Ces élections qui n’intéressent personne !
Le 6 mai 2018, la Tunisie organisera ses premières élections municipales libres et impartiales de son histoire, plus de 60 ans après son indépendance. Le scrutin peut être qualifié de majeur et crucial tant le rôle de la municipalité est vital dans la vie quotidienne des citoyens. Pourtant, le scrutin risque de passer inaperçu tant les Tunisiens s’y désintéressent…
« Des élections ? J’ai vu oui des affiches des partis, c’est pour élire un président? Je n’y comprends rien à tout cela ». Du haut de ses 20 ans, Haythem est censé représenter une certaine catégorie de la jeunesse tunisienne. Jeunesse qui est amenée à travailler pour faire réussir, chacun de sa position et selon ses aptitudes aussi modestes soit elles, l’expérience d’un Etat post révolution et le succès de sa transition politique et économique. Pourtant, le jeune épicier dans le quartier huppé d’Ennasr a d’autres priorités dans la vie : « Regardez mes fruits secs, cela fait une semaine qu’ils sont là et personne ne peut plus me les acheter ! Dans les années précédentes, chaque samedi, des clients venaient m’en acheter massivement pour accompagner leurs soirées, maintenant le plus aisé des consommateurs m’en achète à 10 dinars, la vie est devenue tellement dure que je n’ai pas le temps de penser aux élections, je veux juste vivre décemment », déclare amèrement le jeune adulte.
A l’image de Haythem, beaucoup de Tunisiens montrent un faible intérêt pour les prochaines élections municipales, ce qui préfigure un taux de participation tristement bas pour le scrutin du 6 mai. Qu’est ce qui explique cette forte abstention prévue ?
☆ ☆ ☆ ☆
— LISTE DES CONSIGNES —
1. Réécrivez l'article sur les municipales tunisiennes, de « A l’image de » jusqu'à « abstention prévue ? », en remplaçant « forte abstention » par « abstention massive ».
2. Prolongez l'article sur les élections municipales en Tunisie en reprenant après sa dernière phrase.

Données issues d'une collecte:
☆ ☆ ☆ ☆
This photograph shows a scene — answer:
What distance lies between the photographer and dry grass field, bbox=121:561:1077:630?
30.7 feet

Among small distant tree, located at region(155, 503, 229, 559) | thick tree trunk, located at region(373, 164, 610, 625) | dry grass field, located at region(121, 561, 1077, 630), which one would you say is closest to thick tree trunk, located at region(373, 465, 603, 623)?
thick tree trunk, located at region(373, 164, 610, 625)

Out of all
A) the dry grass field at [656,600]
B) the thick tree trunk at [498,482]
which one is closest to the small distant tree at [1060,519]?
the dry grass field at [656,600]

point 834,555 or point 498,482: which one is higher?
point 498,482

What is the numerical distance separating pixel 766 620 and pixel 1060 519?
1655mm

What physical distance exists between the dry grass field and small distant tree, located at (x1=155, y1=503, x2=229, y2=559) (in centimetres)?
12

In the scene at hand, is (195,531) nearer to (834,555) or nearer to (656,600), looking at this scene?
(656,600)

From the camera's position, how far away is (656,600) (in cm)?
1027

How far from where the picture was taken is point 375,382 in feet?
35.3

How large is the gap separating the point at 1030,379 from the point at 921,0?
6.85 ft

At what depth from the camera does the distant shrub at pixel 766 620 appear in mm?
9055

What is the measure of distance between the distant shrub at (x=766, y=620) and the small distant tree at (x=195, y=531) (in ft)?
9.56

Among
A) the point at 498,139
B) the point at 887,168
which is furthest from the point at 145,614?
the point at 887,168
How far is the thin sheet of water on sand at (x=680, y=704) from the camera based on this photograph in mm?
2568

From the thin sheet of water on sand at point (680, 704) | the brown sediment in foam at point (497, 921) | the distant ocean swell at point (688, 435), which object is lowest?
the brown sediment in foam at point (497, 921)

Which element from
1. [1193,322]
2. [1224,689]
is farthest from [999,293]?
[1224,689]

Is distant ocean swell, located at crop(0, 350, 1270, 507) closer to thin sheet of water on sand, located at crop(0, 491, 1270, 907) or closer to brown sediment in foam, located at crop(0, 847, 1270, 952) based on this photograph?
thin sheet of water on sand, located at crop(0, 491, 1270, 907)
☆ ☆ ☆ ☆
— RÉPONSES PAR CONSIGNE —
1.
A l’image de Haythem, beaucoup de Tunisiens montrent un faible intérêt pour les prochaines élections municipales, ce qui préfigure un taux de participation tristement bas pour le scrutin du 6 mai. Qu’est ce qui explique cette abstention massive prévue ?

2.
Nous sommes partis à la rencontre de citoyens de différentes tranches d’âges et de catégories sociales à la sortie de supermarchés, dans les cafés, restaurants et les stations de transport en commun dans le gouvernorat de l’Ariana, pour les questionner à propos des élections municipales, et voir s’ils comptaient voter ou s’abstenir de le faire.
Si les avis divergent sur la participation aux élections municipales (selon la tranche d’âge, les jeunes ont tendance à s’abstenir et les personnes plus âgées jugent que le vote est un devoir citoyen qu’il convient de respecter), toutes les personnes qu’on a pu interviewer sont unanimes sur un point : l’absence de médiatisation concernant les élections municipales.
C’est ce qui a particulièrement attiré l’attention de Khalil, lycéen de 18 ans qui s’apprête à passer les examens du baccalauréat dans deux mois. Attablé autour d’un café populaire (à cause de la grève spectaculaire des enseignants du secondaire), le regard dans le vide, il estime que les campagnes électorales des candidats à ces élections manquent cruellement de créativité : « A chaque fois, ils viennent accrocher des visages, des noms et des programmes que personne ne lit sur les mêmes murs (réservés aux affiches pendant les élections). Je trouve que leur message manque de créativité et de simplicité, ils sont dépassés, ils ne comprennent pas le langage des jeunes et nous ne les comprenons pas », déplore l’adolescent.
Pourtant, à l’entendre, ce n’est pas les chantiers ni les priorités qui manquent : « Dans le gouvernorat de l’Ariana par exemple, on a un problème de propreté dans les rues, les poubelles débordent régulièrement et les gens mettent des ordures n’importe où. Pour autant, à ma connaissance, aucun parti n’a mis cette préoccupation dans ses priorités », regrette le lycéen, qui affirme que le Tunisien a besoin de mesures simples et réalistes actuellement. « Au lieu de cela, déplore-t-il, « le citoyen se trouve face à des candidats qui lui promettent monts et merveilles mais qui ne tiennent pas leurs promesses », ajoute, amer, Khalil qui indique qu’il ne votera pas lors des prochaines élections.
Sondos, elle aussi, a décidé de boycotter les élections municipales du 6 mai 2018. Mais, pas pour les mêmes raisons. Cette quinquagénaire à la voix engagée déclare être révoltée et en colère : « Je ne compte pas voter pour les prochaines élections, je suis très déçue par les partis pour lesquels j’ai voté en 2011 et 2014. A chaque fois, ils promettent de ne pas s’allier avec un bord politique mais ils font exactement le contraire, je ne fais absolument plus confiance à cette classe politique actuelle », affirme-t-elle.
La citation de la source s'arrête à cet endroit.